La question de l’augmentation salariale attendue, estimée à environ 1000 dirhams, ainsi que le devenir du statut de base, ont dominé les travaux de la réunion ayant réuni le bureau national du Syndicat national des fonctionnaires de l’enseignement supérieur et des cités universitaires, affilié à la Confédération démocratique du travail, avec des représentants du Ministère de l’Enseignement supérieur, de la Recherche scientifique et de l’Innovation, le jeudi 26 mars 2026 à Casablanca.

Selon un communiqué du syndicat consulté par Le Site Info, le ministère a indiqué que la mise en œuvre de cette augmentation reste en cours de concertation avec le ministère des Finances. Deux options sont actuellement à l’étude : soit l’instauration d’une indemnité complémentaire via un décret, soit l’adoption d’une décision conjointe entre les deux ministères.

Dans le même contexte, le ministère a révélé que le chantier de révision du statut de base est entré dans une nouvelle phase, suite à la promulgation de la loi 59.24. Les textes réglementaires correspondants sont actuellement en cours d’élaboration, parallèlement à la révision du statut afin de l’adapter aux dispositions de cette loi.

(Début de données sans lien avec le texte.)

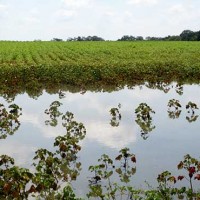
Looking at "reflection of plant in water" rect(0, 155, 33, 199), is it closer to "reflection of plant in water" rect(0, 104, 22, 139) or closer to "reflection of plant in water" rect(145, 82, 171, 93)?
"reflection of plant in water" rect(0, 104, 22, 139)

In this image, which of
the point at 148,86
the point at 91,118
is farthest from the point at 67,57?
the point at 91,118

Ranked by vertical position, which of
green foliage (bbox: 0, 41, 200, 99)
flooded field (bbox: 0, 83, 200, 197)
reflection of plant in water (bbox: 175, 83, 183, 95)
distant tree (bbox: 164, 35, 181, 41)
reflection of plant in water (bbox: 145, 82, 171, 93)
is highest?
distant tree (bbox: 164, 35, 181, 41)

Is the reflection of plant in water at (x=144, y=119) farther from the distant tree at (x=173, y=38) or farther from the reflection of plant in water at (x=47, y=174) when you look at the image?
the distant tree at (x=173, y=38)

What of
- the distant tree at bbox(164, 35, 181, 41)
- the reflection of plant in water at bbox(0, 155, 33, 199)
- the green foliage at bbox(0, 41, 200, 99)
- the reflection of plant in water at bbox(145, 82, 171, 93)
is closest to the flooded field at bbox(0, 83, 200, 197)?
the reflection of plant in water at bbox(145, 82, 171, 93)

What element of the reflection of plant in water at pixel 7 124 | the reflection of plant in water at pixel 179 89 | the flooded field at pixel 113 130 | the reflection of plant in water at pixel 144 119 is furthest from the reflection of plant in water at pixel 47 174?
the reflection of plant in water at pixel 179 89

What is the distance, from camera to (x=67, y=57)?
4338 centimetres

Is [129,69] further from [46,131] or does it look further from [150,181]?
[150,181]

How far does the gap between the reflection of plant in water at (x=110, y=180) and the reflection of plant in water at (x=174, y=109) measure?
7.54m

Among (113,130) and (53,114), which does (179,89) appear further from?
(113,130)

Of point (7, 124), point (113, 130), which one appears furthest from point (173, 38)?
point (7, 124)

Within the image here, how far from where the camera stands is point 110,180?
39.6ft

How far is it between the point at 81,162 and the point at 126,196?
333cm

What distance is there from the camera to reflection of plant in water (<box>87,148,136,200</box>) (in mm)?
10852

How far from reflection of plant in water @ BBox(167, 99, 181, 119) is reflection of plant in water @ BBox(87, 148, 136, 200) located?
7.54m
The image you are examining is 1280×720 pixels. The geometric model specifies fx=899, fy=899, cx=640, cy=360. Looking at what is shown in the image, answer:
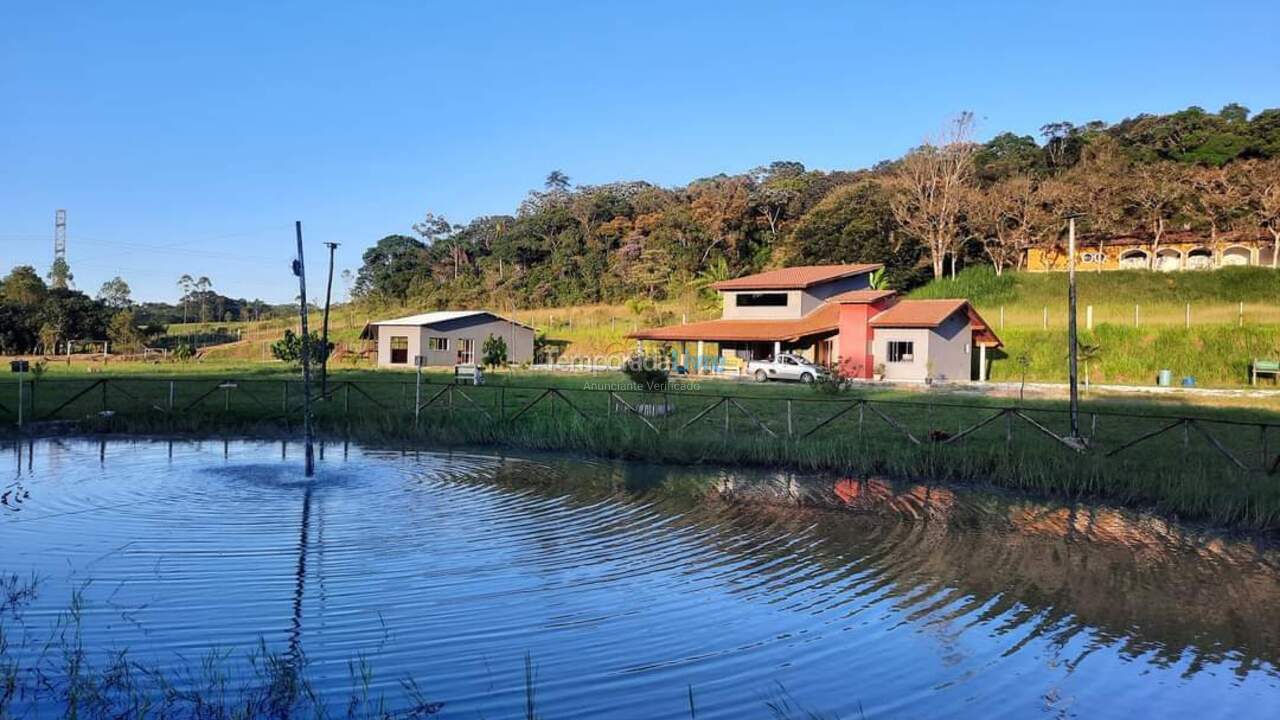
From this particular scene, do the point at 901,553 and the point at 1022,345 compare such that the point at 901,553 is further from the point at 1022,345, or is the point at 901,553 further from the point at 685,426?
the point at 1022,345

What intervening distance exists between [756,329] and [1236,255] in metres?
34.3

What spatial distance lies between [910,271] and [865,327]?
70.4 ft

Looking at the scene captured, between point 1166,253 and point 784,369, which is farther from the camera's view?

Concernant les examens professionnels, le ministère a annoncé que les résultats seront publiés dans les plus brefs délais, entre vendredi et samedi 26 et 27 mars. Il a également réaffirmé son engagement à régulariser la situation des fonctionnaires titulaires d’un doctorat, conformément aux accords précédemment conclus avec le syndicat.

Le ministère a par ailleurs reconnu l’existence de dysfonctionnements dans les sujets d’examen, jugés désormais obsolètes, et s’est engagé à les actualiser, tout en révisant les contenus de formation et les méthodes d’évaluation afin de les adapter aux évolutions actuelles.

S’agissant de l’aménagement du temps de travail, les représentants du ministère se sont engagés à soumettre de nouveau la question de l’exonération des frais d’inscription au ministre, en vue d’adresser une circulaire aux présidents d’université à ce sujet.

En matière de ressources humaines, le ministère a admis un déficit important en effectifs, précisant que la répartition des postes n’a pas encore été effectuée. Il s’est toutefois engagé à réserver entre 33 % et 34 % des postes aux fonctionnaires, un taux inférieur aux 50 % revendiqués par le syndicat.

Concernant la formation, le ministère a affirmé sa volonté de généraliser les programmes de formation continue à l’ensemble des fonctionnaires, en veillant à ce qu’ils soient sanctionnés par des certifications reconnues, dans une logique de valorisation des compétences et de renforcement des parcours professionnels.

Le ministère a également annoncé le lancement prochain d’une plateforme électronique dédiée au suivi de la situation administrative et financière des fonctionnaires. Celle-ci est actuellement en phase pilote au niveau de l’administration centrale, avant sa généralisation.

En ce qui concerne la gestion des tâches administratives, une note sera adressée aux établissements universitaires afin d’interdire toute intervention des agents des sociétés de sous-traitance dans les missions administratives.

Enfin, plusieurs problématiques liées à certains établissements universitaires ont été soulevées lors de la réunion, notamment celles relatives à la gestion administrative et aux restrictions sur l’action syndicale. La nécessité de trouver des solutions urgentes a été soulignée.

Dans la conclusion de son communiqué, le bureau national du syndicat a réaffirmé son attachement à l’adoption d’un statut de base juste et équitable, tout en poursuivant le suivi de ce dossier avec sérieux et responsabilité, et en se déclarant prêt à engager toutes les formes de mobilisation pour défendre les droits et les acquis des travailleurs.